Mit Hinter der Glastür veröffentlicht der Angkor Verlag in seiner Edition Nippon ein recht eigenwilliges Werk des bekannten japanischen Klassikers Natsume, das weniger inhaltlich als vielmehr formal hervorsticht.
Sôseki Natsume arbeitete eng mit der großen japanischen Zeitung Asahi Shinbun zusammen und veröffentlichte viele seiner Romane dort als Fortsetzungsromane. Auch Hinter der Glastür wurde so veröffentlicht, was den eigentümlichen Stil des Buches erklärt, das sich mit seiner Sammlung an losen, einzeln zusammenhängenden Episoden nur schwer als Roman, aber auch nicht als Kurzgeschichtensammlung kategorisieren lässt.
Die Gattungsbezeichnung für die 39 kurzen Aufzeichnungen, deren Umfang sich jeweils zwischen zwei und drei Seiten bewegt, hat Natsume selbst geprägt: als „persönliche Kurzaufzeichnungen“ (jap. shôhin) erzählt der Autor in episodenhaften Aufzeichnungen persönliche Erlebnisse und alltägliche Geschehnisse, die ihn beschäftigen.

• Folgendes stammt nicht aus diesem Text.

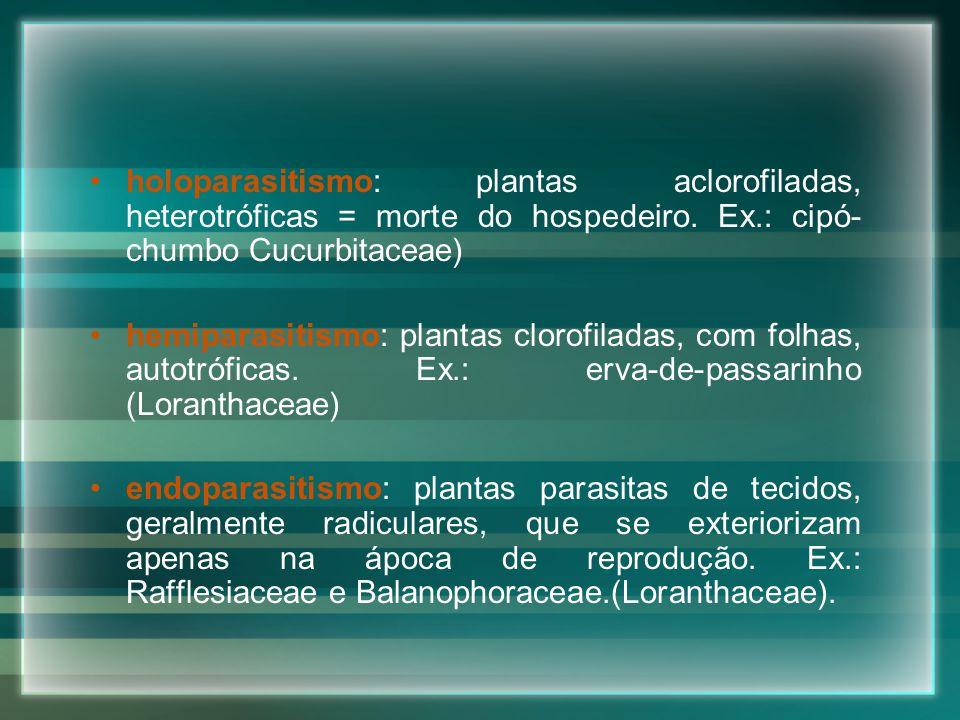 holoparasitismo: plantas aclorofiladas, heterotróficas = morte do hospedeiro. Ex.: cipó- chumbo Cucurbitaceae) hemiparasitismo: plantas clorofiladas,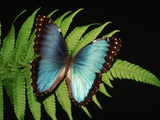 Blue Common Morpho Butterfly on Fern Frond Fotografie-Druck von Kevin Schafer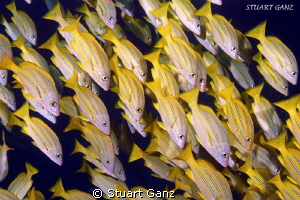 School of Bluestripe Snapper by Stuart Ganz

Manchmal werden die Aufzeichnungen auch verbunden und eine kleinere Erzählung erstreckt sich über mehrere shôhin (also auch mehrere Zeitungsausgaben) hinweg. Natsume berichtet beispielsweise von einer Frau mit einer traurigen Geschichte, die ihm ihre Biografie erzählt, damit er einen Roman daraus macht und von einem Mann, der ihn immer wieder um eine Kalligrafie bittet. Sogar der verstorbene Hund und die Hauskatze werden zum Erzählgegenstand.
Die Themen verraten es schon: Es geht weniger um lange, bewegende Geschichten, sondern um eher unscheinbare Ereignisse. Natsume richtet sich im ersten shôhin diesezüglich auch an seine Leser: „Nur weil man mich ausdrücklich gebeten hat, ich solle doch ab dem Jahresbeginn Beiträge schreiben, verfasse ich diese Texte, die außer für mich selbst jedoch kaum von Interesse sein dürften.“ (13)
Die shôhin verfasst Natsume zu Beginn 1915, ein Jahr vor seinem Tod. Auch seine gesundheitlichen Probleme, die ihm schon lange zu schaffen machen, sind ein Thema. Die scheinbar banalen Alltagserzählungen lassen sich so auch noch unter einem anderen Blickwinkel lesen: Viele Personen, über die Natsume schreibt, sind inzwischen tot. Er reflektiert über den Tod selbst und schaut auch rückblickend in seine Kindheit.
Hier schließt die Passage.